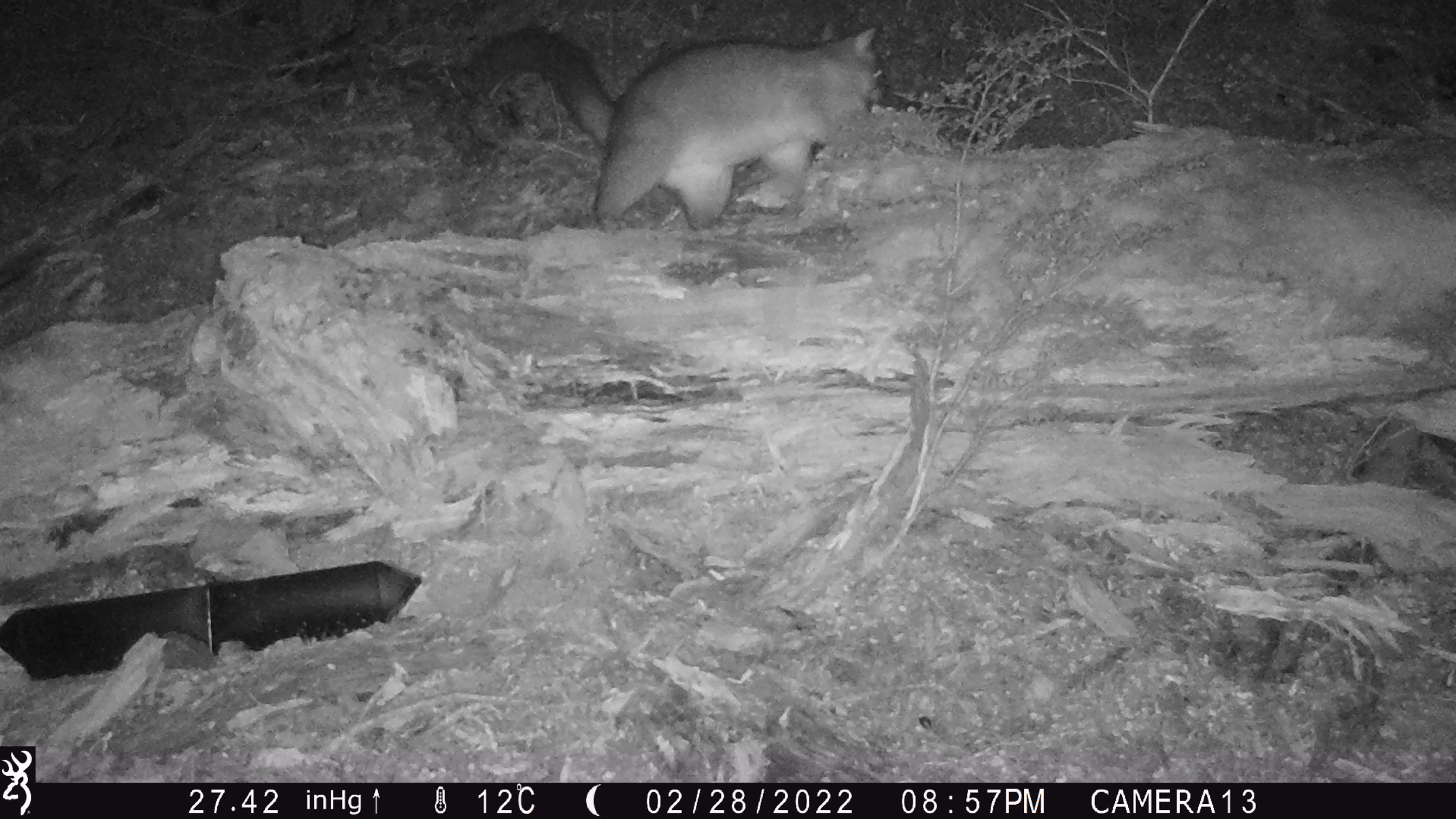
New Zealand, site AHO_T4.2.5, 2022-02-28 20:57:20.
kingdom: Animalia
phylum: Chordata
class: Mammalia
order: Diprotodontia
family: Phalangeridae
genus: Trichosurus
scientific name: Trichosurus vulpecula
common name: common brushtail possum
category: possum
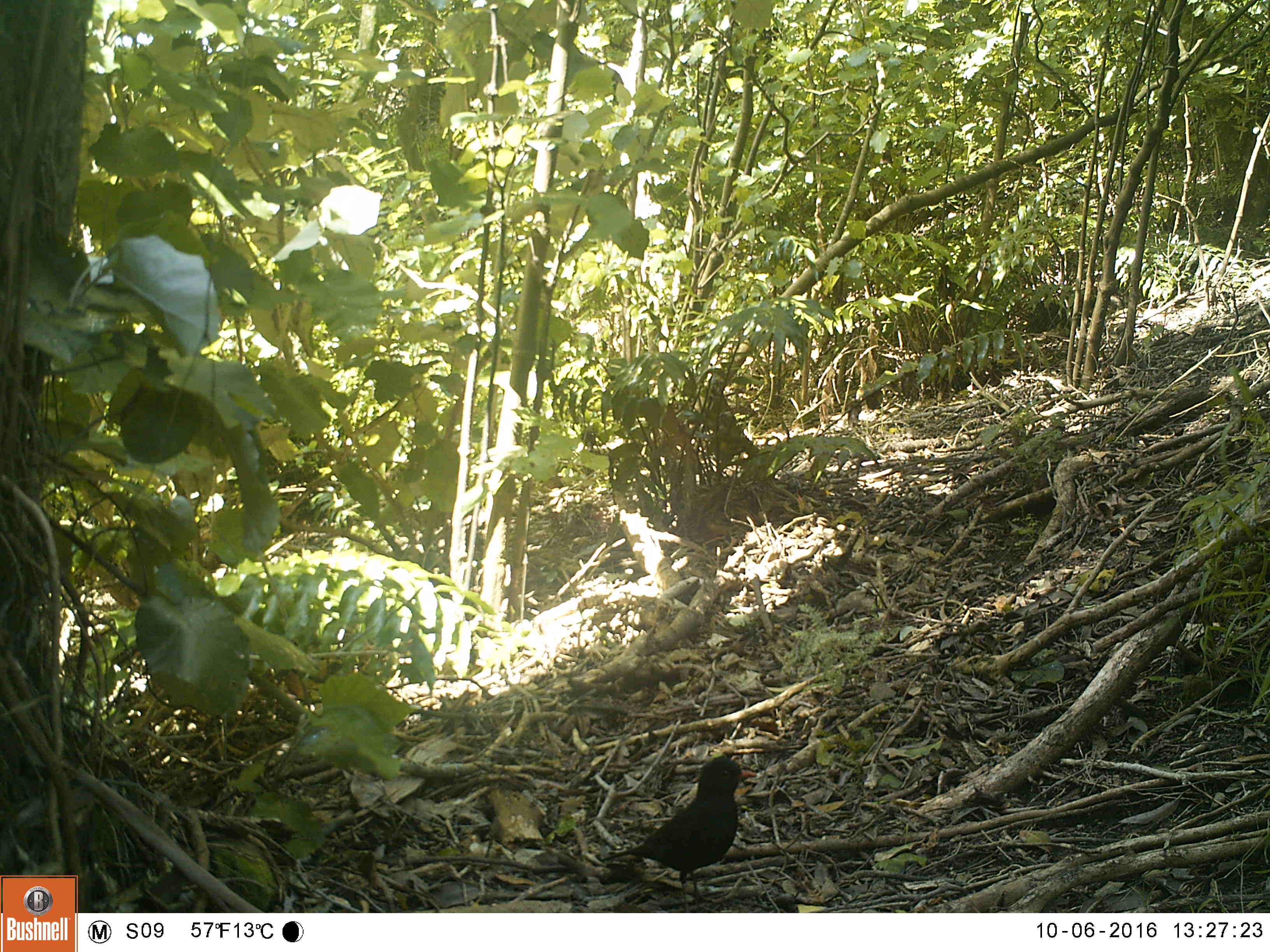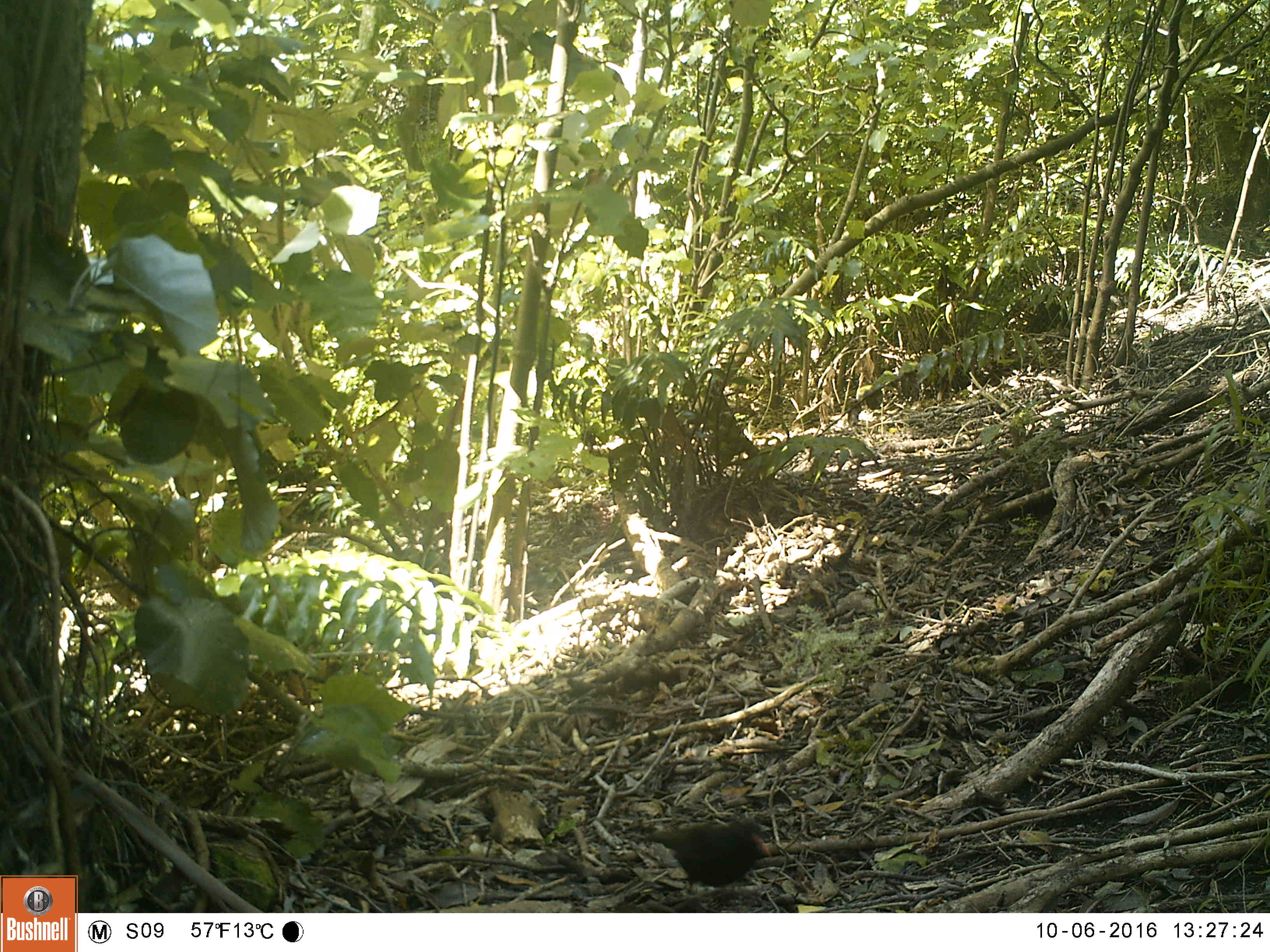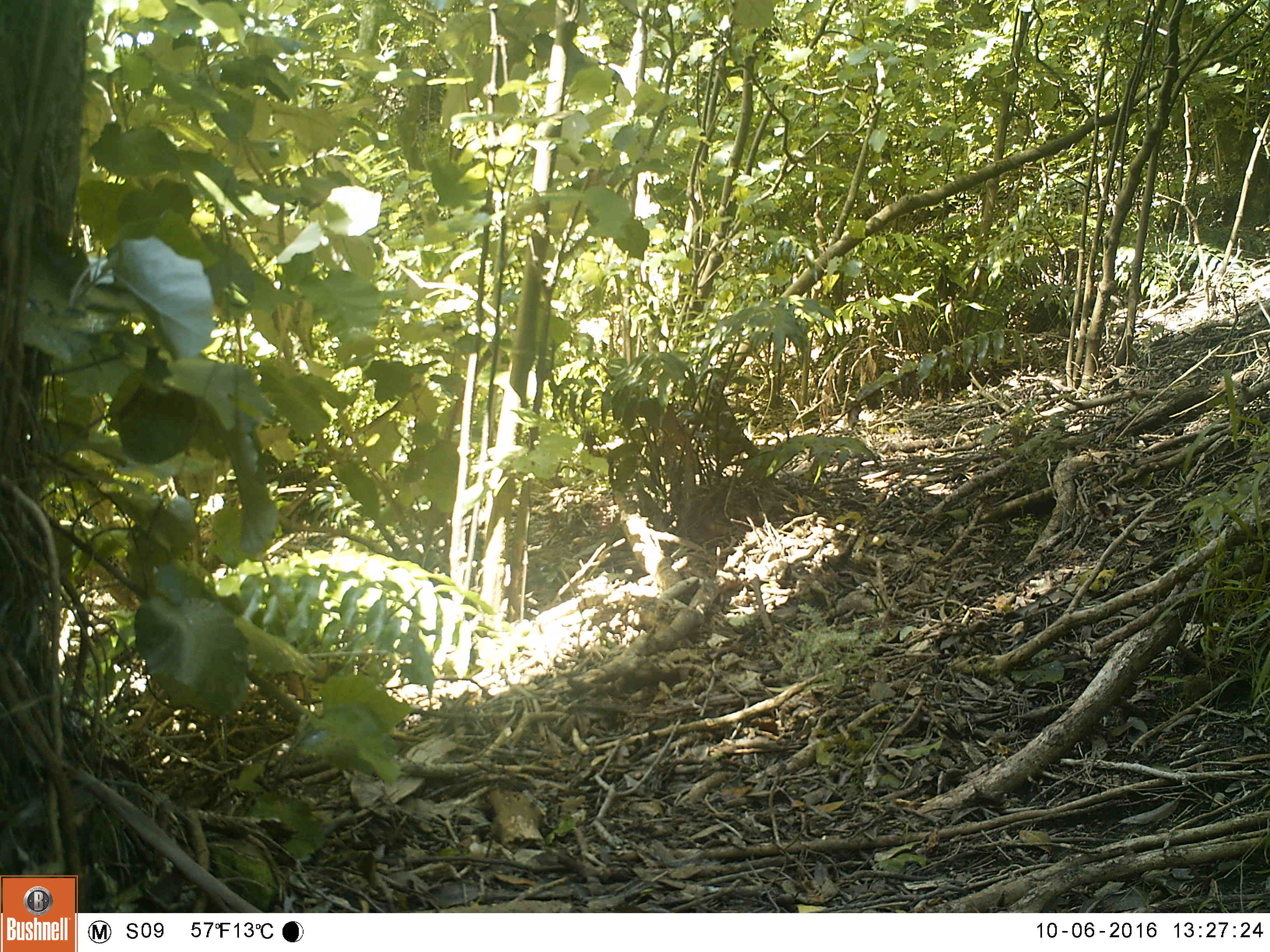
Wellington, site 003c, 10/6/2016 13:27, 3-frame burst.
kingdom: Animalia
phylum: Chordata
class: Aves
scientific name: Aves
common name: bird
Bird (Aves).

===============

DESCRIPTION OF THE TASK ->
A word-for-word copy of every entry, with the pictures left out, is the required answer.

WRITTEN ANSWER ->
New Zealand, site AHO_T4.2.5, 2022-02-28 20:57:20.
kingdom: Animalia
phylum: Chordata
class: Mammalia
order: Diprotodontia
family: Phalangeridae
genus: Trichosurus
scientific name: Trichosurus vulpecula
common name: common brushtail possum
category: possum
Wellington, site 003c, 10/6/2016 13:27, 3-frame burst.
kingdom: Animalia
phylum: Chordata
class: Aves
scientific name: Aves
common name: bird
Bird (Aves).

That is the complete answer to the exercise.